» **Exercise aim**
All of the records below should be retyped exactly, with no pictures included.
--- Information Enclosed Below ---
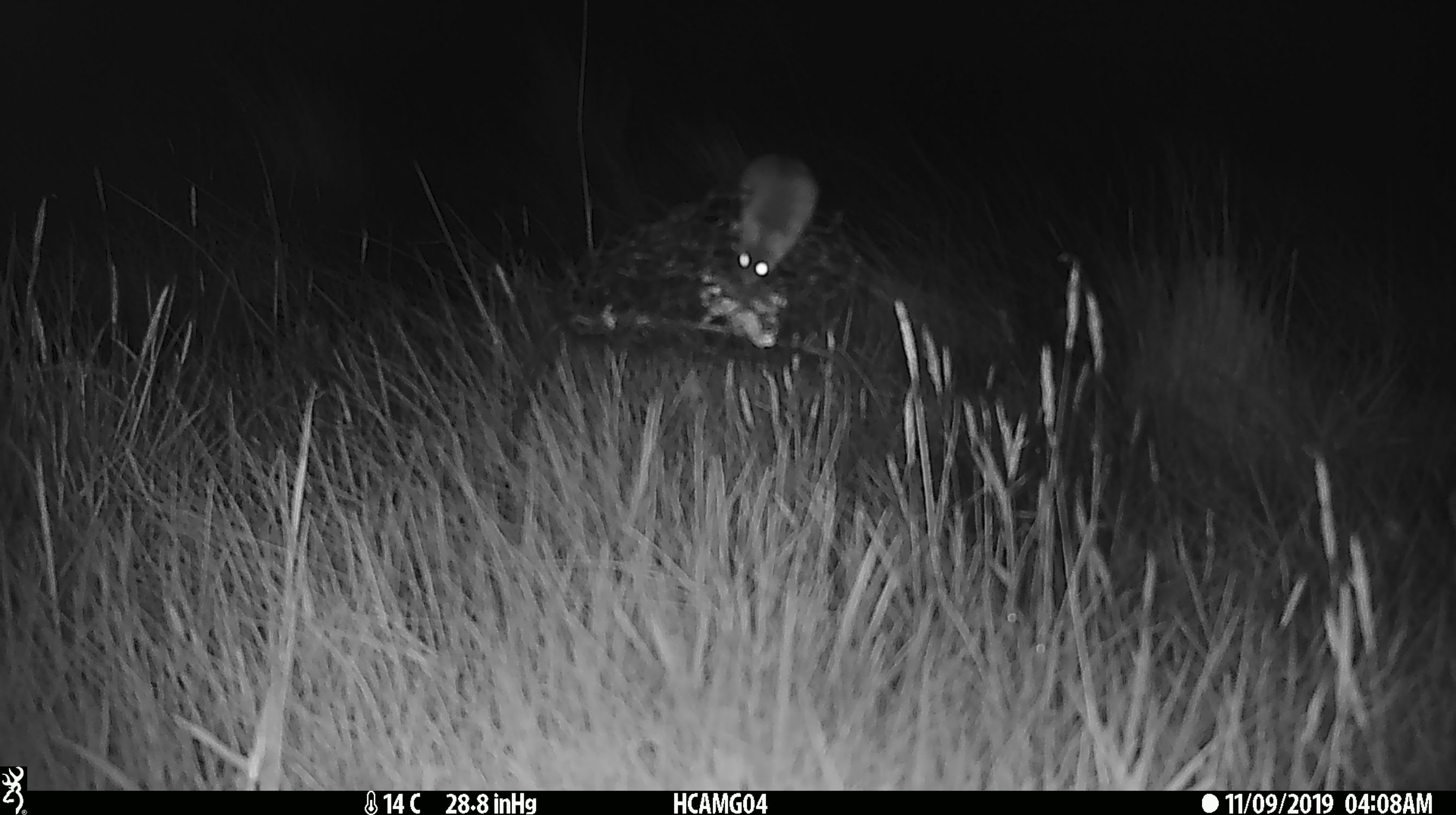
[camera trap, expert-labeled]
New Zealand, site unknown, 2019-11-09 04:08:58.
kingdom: Animalia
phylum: Chordata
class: Mammalia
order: Rodentia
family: Muridae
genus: Mus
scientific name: Mus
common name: mouse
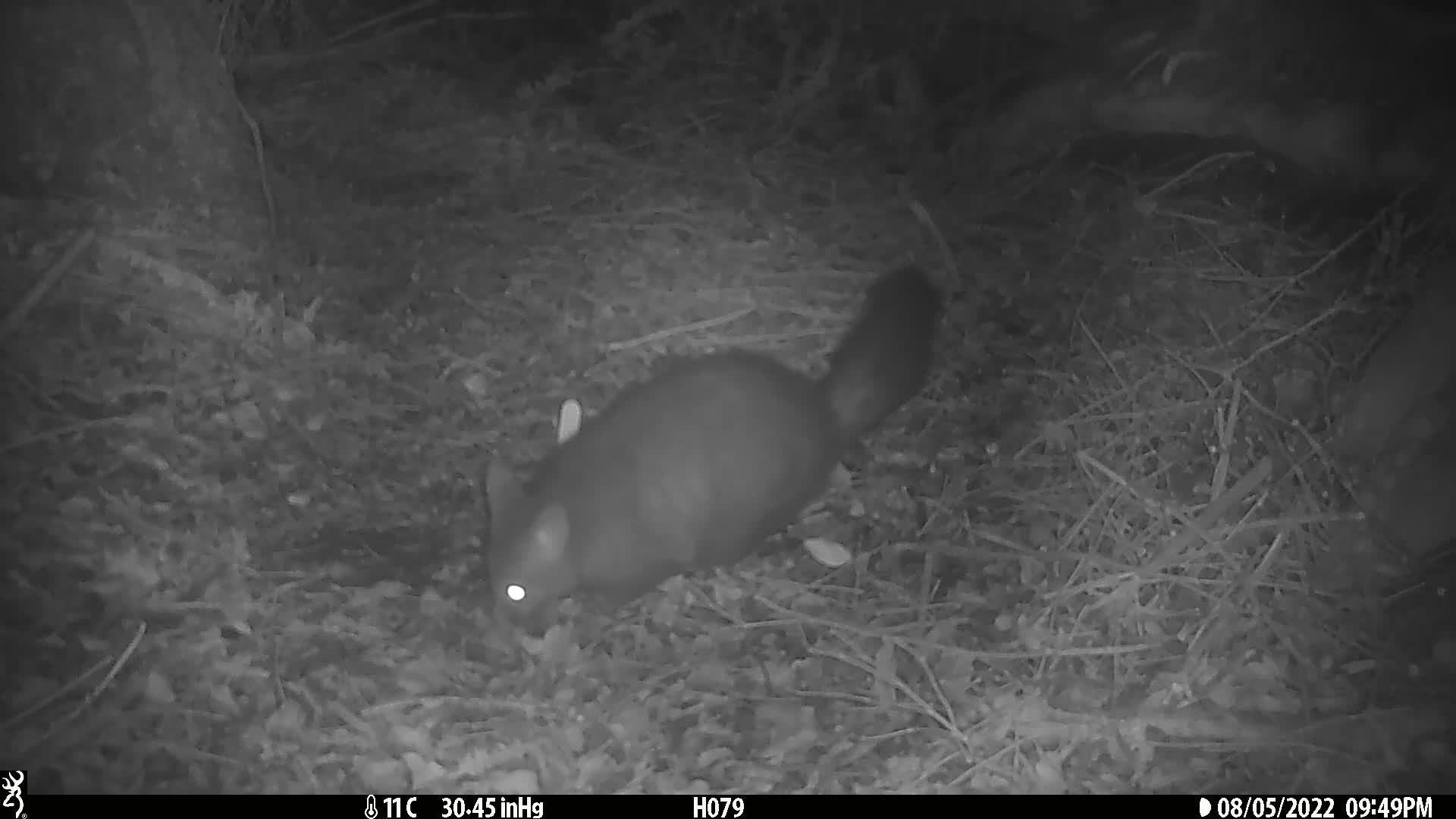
--- End of Enclosed Information ---
» **Your response**
[camera trap, expert-labeled]
New Zealand, site unknown, 2019-11-09 04:08:58.
kingdom: Animalia
phylum: Chordata
class: Mammalia
order: Rodentia
family: Muridae
genus: Mus
scientific name: Mus
common name: mouse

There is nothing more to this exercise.